Gordon Taylor has confirmed the Professional Footballers' Association are working with the Football Association on a campaign to tackle homophobia within the sport.
Taylor, chief executive of the PFA, emphasised his organisation's "zero-tolerance" policy on discrimination following an in-depth survey into homophobia. The Stonewall Report, whose research included a survey of fans and interviews with football industry executives, called for tougher sanctions on fans and clubs guilty of homophobic chanting. Other recommendations included stewards being trained to identify and challenge anti-gay abuse in the same way racist behaviour was tackled.
"As an organisation we are committed to tackling the issue of homophobia in the game," Taylor said. "We are working with Kick It Out and the Football Association on an anti-homophobia campaign that will tackle the issue head-on and I hope, be as successful as our anti-racism campaigns.
"The PFA has a zero-tolerance policy in all areas of discrimination, bigotry and prejudice. This includes all forms of racism including xenophobia, Islamaphobia and anti-Semitism, bigotry by way of homophobia and homophobic attitudes and discrimination on the grounds of gender and disability."
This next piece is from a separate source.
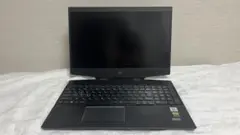 【美品】HP ゲーミングノート OMEN NVIDIA搭載 ブラック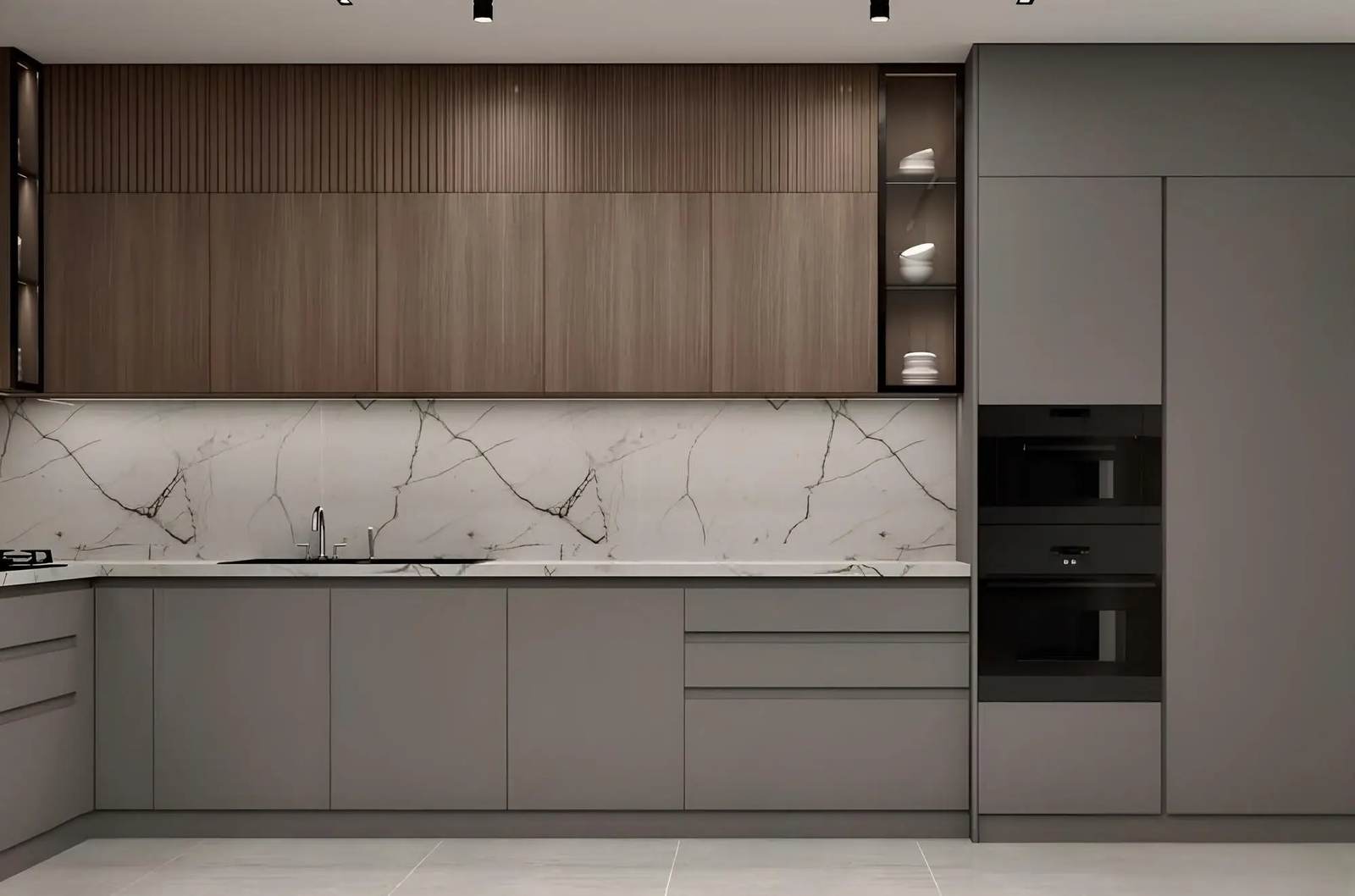 1-Bedroom Apartment in Chelsea Gardens | Al Satwa 4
The Stonewall Report included testimonies from fans and ex-players. "The homophobic taunting and bullying left me close to walking away from football. I went through times that were like depression," said former England defender Graeme Le Saux.
Among the results were two thirds of fans suggesting they would be comfortable if there was a gay player on their team, while 1 per cent of supporters would change the team they supported if they had a gay player.
Lord Herman Ouseley, chair of anti-discrimination campaigners Kick It Out, said: "We welcome the report. The gay community should know that zero tolerance of homophobia is the only acceptable position."